CONSIGNES À SUIVRE:
(1) Traduisez en anglais cette phrase de la prédication sur la liberté : « La liberté est devenue une prison. »
(2) Prolongez la prédication sur la liberté en enchaînant sur sa dernière phrase.
┌─ EXTRAIT DU TEXTE
15 mai 2016 – Fleurier / 22 mai 2016 – Couvet

Lecture de la Bible

Galates 5,13-15

Luc 24,13-35

Prédication David Allisson Téléchargez ici le texte en format pdf

La liberté est devenue une prison.

J’ai entendu cette phrase dans une chanson de Sophie Hunger sur ce qui est nouveau dans le monde. Et comme les catéchumènes ont beaucoup montré qu’ils recherchaient la liberté, ces deux idées en opposition m’ont fait réfléchir : est-ce que la liberté est devenue une prison ou est-ce que la liberté est quelque chose à espérer, quelque chose qui nous motive dans la vie ?

L’apôtre Paul souligne la liberté comme une ouverture qui nous est donnée par le Christ : Le Christ nous a libérés pour que nous soyons vraiment libres. (Ga 5,1)

5 catéchumènes sur 18 ont choisi le même verset de confirmation ou de baptême, qui parle de liberté et de vivre cette liberté dans le service motivé par l’amour.

Vous avez été appelés à la liberté. Laissez-vous guider par l’amour pour vous mettre au service les uns des autres. (Ga 5,13)

Pour ce choix, les catéchumènes avaient chacun leur raison, mais celle qui m’a d’abord frappé disait que la liberté recherchée, c’est la liberté de pouvoir penser ce qu’ils veulent et qu’on ne les embête pas trop avec d’autres manières de voir.
└─
┌─ ENTRÉES FOURNIES
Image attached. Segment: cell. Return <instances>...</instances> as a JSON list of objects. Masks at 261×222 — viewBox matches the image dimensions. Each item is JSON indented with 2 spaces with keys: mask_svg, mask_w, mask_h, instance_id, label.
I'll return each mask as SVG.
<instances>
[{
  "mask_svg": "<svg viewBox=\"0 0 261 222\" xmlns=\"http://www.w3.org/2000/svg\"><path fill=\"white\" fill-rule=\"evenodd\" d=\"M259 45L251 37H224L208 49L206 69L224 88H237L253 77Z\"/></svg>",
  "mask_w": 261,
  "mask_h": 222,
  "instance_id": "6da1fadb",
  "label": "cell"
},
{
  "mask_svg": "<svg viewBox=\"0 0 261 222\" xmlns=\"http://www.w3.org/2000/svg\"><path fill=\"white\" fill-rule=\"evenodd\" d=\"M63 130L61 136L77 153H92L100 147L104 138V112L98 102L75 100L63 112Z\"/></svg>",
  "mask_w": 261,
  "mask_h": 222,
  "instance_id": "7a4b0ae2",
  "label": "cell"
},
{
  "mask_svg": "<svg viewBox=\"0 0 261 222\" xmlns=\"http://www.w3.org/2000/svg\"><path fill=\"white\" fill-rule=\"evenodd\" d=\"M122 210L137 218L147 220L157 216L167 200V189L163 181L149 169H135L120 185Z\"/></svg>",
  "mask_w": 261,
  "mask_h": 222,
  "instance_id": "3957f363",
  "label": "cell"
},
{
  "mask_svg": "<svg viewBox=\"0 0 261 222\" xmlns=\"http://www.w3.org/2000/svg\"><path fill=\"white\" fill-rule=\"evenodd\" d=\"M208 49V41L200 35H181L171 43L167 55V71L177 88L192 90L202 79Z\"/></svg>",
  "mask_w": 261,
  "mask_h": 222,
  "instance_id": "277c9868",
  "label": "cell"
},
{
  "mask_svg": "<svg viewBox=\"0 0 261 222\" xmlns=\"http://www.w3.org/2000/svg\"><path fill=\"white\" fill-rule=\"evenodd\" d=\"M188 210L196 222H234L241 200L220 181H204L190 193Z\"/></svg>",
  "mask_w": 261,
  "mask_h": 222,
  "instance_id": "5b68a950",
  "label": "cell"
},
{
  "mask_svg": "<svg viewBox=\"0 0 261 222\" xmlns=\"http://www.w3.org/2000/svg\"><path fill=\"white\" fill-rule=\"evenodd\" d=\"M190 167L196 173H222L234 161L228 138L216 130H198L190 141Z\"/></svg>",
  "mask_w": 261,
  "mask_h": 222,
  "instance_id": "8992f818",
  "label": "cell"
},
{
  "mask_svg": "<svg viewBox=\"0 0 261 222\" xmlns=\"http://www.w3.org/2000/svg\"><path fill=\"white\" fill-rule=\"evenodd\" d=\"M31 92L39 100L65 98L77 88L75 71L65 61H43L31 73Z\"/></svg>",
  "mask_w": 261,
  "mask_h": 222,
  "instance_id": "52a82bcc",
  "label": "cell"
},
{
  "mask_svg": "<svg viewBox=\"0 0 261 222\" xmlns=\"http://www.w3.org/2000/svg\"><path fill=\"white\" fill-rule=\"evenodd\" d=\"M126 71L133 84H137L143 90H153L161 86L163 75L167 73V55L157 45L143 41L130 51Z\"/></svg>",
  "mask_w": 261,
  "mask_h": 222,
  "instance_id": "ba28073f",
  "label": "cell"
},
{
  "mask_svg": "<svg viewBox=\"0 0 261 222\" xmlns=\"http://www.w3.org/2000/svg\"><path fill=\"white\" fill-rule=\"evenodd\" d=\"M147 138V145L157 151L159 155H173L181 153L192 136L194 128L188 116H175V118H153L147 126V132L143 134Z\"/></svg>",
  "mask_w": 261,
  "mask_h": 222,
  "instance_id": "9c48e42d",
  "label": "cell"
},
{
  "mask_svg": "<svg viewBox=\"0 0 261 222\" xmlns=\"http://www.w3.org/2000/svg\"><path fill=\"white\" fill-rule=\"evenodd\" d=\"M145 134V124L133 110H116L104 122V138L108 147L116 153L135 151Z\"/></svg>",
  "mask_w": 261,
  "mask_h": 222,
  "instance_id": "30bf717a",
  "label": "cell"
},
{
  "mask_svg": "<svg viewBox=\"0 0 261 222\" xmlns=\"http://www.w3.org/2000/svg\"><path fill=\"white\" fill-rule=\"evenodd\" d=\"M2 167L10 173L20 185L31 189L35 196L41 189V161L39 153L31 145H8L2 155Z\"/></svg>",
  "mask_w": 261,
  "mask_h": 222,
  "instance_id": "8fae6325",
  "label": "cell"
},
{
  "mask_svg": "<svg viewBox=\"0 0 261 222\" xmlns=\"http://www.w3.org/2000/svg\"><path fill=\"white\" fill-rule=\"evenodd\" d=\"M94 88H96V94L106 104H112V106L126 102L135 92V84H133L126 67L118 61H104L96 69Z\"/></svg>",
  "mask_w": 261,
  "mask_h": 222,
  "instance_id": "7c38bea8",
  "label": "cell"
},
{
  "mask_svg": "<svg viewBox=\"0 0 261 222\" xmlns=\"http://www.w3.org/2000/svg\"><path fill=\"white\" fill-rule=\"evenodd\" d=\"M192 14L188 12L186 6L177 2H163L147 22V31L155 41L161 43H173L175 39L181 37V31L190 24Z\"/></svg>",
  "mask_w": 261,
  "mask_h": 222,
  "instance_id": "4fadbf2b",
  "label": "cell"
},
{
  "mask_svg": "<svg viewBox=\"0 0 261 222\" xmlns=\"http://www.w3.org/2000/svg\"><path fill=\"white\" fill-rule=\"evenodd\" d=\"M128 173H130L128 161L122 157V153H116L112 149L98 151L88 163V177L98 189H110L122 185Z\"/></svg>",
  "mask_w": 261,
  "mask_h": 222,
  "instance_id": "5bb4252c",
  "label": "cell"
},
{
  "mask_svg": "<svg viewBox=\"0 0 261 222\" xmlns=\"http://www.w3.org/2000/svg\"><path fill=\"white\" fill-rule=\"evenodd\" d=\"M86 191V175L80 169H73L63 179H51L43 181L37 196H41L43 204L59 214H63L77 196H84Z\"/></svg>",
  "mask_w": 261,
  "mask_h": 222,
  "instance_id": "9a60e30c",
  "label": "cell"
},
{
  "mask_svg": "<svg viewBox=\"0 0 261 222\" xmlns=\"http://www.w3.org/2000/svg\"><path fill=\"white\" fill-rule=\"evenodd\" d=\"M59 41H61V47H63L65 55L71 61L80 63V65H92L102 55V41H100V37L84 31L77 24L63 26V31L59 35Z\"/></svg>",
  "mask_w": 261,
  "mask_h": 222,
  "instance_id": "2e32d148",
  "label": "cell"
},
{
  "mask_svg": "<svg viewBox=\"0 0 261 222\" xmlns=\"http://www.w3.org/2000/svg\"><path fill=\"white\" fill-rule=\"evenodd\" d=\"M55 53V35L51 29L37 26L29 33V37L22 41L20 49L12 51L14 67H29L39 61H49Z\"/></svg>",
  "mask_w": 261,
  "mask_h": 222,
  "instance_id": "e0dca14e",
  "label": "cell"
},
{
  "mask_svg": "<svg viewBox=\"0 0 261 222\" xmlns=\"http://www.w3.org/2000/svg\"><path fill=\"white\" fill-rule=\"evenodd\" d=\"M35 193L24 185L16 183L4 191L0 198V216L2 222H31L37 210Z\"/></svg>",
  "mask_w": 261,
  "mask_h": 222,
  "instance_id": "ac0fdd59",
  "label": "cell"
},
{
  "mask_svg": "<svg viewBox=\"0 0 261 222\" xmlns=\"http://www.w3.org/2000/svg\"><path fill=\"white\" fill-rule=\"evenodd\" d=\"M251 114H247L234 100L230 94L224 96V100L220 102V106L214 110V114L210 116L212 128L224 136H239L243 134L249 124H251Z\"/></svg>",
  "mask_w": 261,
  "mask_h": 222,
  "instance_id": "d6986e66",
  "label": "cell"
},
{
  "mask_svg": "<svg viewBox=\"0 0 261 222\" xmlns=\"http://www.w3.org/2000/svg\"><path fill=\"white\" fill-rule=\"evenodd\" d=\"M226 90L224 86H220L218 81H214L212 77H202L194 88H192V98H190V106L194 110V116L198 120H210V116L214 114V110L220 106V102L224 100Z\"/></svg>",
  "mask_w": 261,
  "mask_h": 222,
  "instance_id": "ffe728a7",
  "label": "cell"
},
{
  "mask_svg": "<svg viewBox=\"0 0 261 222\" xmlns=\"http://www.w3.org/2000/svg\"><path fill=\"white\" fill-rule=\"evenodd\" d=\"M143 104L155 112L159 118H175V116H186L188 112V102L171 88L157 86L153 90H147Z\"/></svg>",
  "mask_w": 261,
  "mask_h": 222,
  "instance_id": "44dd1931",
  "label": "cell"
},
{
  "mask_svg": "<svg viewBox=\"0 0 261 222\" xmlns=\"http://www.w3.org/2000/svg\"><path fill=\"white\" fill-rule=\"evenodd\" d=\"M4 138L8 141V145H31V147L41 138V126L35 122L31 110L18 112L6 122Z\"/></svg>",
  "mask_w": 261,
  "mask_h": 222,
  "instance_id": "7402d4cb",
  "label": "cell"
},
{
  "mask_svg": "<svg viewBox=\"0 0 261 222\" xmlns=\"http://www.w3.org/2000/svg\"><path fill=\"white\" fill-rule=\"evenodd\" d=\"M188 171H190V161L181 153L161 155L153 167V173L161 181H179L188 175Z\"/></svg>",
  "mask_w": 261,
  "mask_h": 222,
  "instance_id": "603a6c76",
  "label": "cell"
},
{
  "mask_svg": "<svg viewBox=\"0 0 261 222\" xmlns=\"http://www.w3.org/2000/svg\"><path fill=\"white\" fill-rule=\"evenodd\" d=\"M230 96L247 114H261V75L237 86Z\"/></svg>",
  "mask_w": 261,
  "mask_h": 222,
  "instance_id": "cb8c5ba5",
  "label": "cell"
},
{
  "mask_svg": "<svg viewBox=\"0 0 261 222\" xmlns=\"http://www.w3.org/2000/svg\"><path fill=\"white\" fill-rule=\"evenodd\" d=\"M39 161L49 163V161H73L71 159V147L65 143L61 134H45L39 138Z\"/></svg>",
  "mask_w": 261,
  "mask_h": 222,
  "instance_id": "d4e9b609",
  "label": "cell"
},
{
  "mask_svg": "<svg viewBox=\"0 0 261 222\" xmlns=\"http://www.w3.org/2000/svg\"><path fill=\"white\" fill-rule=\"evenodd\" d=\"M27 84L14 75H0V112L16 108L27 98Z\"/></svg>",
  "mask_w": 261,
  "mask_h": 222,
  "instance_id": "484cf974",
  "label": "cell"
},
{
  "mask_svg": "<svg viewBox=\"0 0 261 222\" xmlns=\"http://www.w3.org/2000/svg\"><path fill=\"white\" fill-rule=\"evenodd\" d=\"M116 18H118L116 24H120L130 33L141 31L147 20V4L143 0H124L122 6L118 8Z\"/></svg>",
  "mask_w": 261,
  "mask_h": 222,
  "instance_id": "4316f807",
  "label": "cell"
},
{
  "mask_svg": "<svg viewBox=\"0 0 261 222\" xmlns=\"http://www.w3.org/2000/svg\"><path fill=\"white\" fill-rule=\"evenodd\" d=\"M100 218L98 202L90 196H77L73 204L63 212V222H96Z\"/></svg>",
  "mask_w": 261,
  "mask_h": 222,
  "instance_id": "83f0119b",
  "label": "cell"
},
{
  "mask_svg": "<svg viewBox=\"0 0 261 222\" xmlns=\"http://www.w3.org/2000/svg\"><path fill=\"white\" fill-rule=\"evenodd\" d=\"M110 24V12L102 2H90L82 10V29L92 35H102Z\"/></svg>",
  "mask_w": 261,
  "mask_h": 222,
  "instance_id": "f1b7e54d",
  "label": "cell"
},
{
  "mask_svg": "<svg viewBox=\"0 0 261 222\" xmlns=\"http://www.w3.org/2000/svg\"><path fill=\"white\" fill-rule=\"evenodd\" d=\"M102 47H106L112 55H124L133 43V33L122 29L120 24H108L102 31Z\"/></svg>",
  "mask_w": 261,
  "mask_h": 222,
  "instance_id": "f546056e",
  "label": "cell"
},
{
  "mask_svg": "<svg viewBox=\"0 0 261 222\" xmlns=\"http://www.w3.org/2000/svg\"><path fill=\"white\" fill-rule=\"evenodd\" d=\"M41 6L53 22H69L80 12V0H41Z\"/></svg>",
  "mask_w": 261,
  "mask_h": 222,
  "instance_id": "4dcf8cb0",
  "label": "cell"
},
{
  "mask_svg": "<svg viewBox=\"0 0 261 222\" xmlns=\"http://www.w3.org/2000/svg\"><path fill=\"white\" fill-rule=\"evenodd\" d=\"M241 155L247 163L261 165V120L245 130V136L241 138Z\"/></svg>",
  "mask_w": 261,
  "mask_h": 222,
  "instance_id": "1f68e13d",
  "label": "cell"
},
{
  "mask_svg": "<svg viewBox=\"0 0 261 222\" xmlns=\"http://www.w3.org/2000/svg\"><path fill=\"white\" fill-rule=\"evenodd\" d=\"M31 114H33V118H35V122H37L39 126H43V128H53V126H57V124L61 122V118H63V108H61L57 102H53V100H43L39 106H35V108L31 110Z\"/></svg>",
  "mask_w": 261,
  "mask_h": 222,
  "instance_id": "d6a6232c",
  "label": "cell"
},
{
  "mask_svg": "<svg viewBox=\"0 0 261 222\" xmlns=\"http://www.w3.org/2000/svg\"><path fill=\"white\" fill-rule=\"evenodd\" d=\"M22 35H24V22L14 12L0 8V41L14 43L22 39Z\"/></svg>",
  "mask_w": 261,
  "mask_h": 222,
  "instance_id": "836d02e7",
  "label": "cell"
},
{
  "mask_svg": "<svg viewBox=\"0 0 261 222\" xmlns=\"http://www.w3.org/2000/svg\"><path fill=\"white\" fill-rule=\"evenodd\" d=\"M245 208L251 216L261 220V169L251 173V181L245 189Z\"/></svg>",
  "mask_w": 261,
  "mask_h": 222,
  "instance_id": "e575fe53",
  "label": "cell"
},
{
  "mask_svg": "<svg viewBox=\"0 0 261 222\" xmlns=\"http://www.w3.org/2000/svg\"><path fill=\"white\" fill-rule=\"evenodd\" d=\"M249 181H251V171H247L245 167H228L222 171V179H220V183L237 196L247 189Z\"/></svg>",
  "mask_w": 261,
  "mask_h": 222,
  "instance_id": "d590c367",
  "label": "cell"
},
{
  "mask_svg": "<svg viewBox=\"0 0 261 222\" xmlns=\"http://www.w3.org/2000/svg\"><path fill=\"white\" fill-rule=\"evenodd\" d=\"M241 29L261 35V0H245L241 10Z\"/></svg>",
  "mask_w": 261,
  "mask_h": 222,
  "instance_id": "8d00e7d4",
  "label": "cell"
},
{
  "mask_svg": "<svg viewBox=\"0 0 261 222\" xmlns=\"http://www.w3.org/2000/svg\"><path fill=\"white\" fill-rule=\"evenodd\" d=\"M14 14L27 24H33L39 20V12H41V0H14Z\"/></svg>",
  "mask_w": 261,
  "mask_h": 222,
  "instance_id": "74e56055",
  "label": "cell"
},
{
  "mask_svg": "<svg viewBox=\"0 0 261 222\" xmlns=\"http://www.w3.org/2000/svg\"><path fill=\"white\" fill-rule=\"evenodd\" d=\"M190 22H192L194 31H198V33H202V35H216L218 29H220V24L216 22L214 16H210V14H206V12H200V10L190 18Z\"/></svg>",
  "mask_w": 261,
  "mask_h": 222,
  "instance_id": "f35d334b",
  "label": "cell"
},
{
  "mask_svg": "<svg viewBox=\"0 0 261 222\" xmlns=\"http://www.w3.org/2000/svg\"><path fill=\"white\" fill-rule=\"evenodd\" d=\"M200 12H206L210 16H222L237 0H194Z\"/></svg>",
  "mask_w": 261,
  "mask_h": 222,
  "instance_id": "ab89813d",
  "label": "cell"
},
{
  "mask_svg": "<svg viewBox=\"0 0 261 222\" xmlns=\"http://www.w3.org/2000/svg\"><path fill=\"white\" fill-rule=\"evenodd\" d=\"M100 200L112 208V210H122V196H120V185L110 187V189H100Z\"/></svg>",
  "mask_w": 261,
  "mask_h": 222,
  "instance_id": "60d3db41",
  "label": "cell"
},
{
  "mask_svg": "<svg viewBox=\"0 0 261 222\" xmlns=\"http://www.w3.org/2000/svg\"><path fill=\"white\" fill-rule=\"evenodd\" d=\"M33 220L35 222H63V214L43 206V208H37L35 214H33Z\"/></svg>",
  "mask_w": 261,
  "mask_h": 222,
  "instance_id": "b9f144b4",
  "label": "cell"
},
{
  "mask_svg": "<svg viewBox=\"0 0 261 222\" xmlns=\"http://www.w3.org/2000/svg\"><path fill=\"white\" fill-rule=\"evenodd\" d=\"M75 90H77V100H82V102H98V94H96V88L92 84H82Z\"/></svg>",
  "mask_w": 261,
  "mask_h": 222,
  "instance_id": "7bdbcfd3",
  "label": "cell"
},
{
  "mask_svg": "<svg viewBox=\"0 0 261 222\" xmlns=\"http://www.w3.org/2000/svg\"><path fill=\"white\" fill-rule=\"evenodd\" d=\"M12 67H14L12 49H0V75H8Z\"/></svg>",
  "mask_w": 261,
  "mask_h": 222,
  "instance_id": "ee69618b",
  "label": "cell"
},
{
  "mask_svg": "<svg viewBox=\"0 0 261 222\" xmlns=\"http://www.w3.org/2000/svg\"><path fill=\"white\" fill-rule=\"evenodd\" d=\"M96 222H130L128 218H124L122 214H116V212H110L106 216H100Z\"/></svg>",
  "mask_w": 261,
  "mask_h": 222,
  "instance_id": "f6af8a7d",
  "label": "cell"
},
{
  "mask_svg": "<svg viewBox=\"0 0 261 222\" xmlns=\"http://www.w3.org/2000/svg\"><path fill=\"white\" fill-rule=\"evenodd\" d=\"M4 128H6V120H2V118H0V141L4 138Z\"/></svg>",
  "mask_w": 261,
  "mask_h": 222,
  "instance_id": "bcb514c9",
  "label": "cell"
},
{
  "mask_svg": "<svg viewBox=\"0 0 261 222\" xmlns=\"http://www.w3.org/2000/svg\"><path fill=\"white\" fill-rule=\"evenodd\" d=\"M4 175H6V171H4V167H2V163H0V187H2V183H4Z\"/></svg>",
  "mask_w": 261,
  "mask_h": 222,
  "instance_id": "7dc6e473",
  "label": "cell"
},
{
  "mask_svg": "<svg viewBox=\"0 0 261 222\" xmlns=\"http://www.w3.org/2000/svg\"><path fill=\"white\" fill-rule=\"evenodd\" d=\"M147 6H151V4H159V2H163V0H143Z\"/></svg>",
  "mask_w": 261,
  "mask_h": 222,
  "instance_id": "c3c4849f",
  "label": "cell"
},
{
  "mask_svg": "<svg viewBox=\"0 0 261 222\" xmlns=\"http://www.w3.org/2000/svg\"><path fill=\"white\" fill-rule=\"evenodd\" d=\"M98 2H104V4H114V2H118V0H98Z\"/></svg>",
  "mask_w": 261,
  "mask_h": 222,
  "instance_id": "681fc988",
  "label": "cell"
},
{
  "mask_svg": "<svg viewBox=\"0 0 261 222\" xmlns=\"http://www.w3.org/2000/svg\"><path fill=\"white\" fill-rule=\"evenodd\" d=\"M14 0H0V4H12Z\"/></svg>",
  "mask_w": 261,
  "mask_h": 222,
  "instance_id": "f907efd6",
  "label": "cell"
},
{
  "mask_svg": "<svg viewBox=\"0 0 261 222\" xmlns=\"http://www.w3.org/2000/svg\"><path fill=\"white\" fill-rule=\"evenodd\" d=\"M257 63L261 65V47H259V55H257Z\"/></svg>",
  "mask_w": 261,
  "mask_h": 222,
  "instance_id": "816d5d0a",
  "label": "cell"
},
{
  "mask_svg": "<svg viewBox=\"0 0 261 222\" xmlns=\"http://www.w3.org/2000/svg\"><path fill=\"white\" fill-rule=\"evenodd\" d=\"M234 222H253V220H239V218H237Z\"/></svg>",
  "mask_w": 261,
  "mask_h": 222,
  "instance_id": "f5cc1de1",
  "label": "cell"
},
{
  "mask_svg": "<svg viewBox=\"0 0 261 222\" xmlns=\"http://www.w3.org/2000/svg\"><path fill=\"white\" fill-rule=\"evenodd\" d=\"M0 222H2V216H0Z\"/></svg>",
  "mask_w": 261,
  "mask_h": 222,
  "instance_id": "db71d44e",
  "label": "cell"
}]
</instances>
└─
RÉPONSES FOURNIES:
(1) Freedom has become a prison.

(2)
Mais je ne crois pas que la liberté évoquée par l’apôtre Paul était vraiment celle qui se résume à pouvoir faire tout ce qu’on veut sans contrainte.

La liberté est devenue une prison.

La publicité, la mode, les plans de carrière et le show-business ont de la liberté à vendre et à revendre.

Tout faire pour conquérir et vivre sa liberté. Notre monde véhicule cet appel à vivre sa vie comme l’effort sans cesse recommencé de conquérir et vivre ce qu’on pense être sa liberté. Bien souvent, c’est par la satisfaction immédiate des désirs et de toutes sortes de besoins créés avant tout par le monde de la consommation.

Et alors, la liberté devient une prison. Je serai libre en portant tel vêtement, en conduisant telle voiture, en courant sur telles chaussures, en réussissant telle carrière, etc.

Et je n’arrive jamais à réunir toutes les conditions.

Il y a de quoi désespérer.

La publicité ou la mode réveillent en moi des désirs qui ne se réalisent que dans un avenir qui ne vient jamais.

Le manque se creuse un peu plus profondément au fur et à mesure qu’il est comblé et au fond de ce trou, il y le désespoir.

Il y avait de quoi désespérer aussi pour les disciples qui marchaient sur le chemin d’Emmaüs ce jour-là : le désir de vie éveillé par Jésus venait d’être anéanti. Le désir de vie qu’ils avaient sentis grandir en eux en côtoyant Jésus avait été enterré avec le corps mort de cet ami qui les avait fait espérer.

Espérer.

Justement, c’est l’espérance qui va surgir de ce chemin de désespoir qui marque beaucoup de nos vies et qui a marqué ces deux disciples qui rentraient à Emmaüs.

L’espérance de la foi, c’est croire pour réel quelque chose que l’on ne voit pas encore. C’est la joie du Royaume des cieux. C’est la joie de la vie en présence de Dieu. Nous en sentons des traces sans bien le savoir comme les disciples qui peuvent dire après coup qu’ils avaient sentis comme un feu brûler en eux.

La réalisation de cette promesse, c’est la joie de la vie en présence de Dieu, la vie en présence du Christ ressuscité. C’est la joie d’une vie digne, dense et ouverte.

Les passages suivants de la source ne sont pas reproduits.